I could go on. There are more, but I'm already alarming myself (it didn't stop, even in college, though I stopped asking for permission. I moved 2,500 miles away with no job and no place to live and no one uttered a single, "have you really thought about this?!"). My adult friends think I must have been ridiculously brainwashed to manage to get my parents to agree to these things.
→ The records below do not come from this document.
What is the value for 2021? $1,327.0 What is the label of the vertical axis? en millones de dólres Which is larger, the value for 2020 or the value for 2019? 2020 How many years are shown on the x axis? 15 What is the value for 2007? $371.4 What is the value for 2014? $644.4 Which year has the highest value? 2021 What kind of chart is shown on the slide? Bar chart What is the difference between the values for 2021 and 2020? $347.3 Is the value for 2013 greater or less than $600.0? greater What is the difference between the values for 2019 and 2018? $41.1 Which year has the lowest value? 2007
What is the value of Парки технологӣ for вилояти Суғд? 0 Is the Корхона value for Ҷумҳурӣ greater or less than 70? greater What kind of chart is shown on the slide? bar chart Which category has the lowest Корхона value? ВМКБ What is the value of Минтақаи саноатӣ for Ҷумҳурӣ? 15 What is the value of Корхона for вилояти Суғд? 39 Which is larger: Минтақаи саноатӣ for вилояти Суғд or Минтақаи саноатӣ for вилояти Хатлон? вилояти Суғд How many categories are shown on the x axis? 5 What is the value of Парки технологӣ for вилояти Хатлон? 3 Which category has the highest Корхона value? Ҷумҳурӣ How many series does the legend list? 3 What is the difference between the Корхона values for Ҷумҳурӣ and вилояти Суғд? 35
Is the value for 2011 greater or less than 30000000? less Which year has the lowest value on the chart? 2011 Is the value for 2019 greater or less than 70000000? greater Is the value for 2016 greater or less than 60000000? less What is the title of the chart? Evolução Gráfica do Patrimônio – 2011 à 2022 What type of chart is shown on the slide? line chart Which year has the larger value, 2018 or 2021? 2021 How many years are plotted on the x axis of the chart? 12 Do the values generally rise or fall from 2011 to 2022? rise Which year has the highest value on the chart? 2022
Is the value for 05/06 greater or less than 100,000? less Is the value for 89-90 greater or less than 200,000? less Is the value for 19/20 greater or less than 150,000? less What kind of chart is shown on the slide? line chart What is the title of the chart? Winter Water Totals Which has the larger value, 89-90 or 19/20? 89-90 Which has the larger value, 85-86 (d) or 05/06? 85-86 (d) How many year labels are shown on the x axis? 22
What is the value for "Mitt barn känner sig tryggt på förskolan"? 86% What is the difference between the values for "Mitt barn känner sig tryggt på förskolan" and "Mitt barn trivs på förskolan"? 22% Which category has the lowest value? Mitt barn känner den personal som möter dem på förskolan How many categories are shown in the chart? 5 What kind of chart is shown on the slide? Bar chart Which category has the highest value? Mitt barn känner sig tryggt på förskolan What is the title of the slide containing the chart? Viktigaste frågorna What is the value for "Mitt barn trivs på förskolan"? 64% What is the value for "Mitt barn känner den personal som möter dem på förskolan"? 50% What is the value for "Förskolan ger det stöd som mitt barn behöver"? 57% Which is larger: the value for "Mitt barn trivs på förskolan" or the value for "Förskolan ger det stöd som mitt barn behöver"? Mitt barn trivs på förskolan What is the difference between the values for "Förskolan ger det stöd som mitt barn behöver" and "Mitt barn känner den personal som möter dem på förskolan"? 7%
I'm not sure what I was, but they are now as big a source of bafflement for my parents as they are for me.

Please tell me that I didn't inherit this insanity gene - or that I will be blessed with whatever failsafe wisdom my parents had when making these decisions - the wisdom to know their kid would come home in one piece and turn out okay.

4 comments:

foculbrown said...

Irony and (boarder-line) hypocrisy, that’s what parenting is, sometimes. I have found myself saying things to my son that my parents said to me (and that I hated). Example: the first time I told Colter to "turn the volume down on your voice", I stopped and laughed at myself. I don’t know how many times my parents told me that. Here is another one from my mom: she once told my brother, "Stop reading and go to sleep! You need to go to school tomorrow to learn how to read."

Heidi Totten said...

I had the opposite. My curfew when I was a Sophomore in high school was midnight. It dropped to 11pm when I was a Junior. It kept me from getting into 3 different car accidents because I had already been dropped off. Go, Mom!

Real said...

Oh my gosh. This sounds like my childhood! I look back now and wonder how I became a realtively high-functioning adult with the little hands-on parenting or moral guidance that I received. I didn't even HAVE a curfew...

Sara said...

I didn't even have a curfew either ... except on Saturdays. How I survived, I wonder.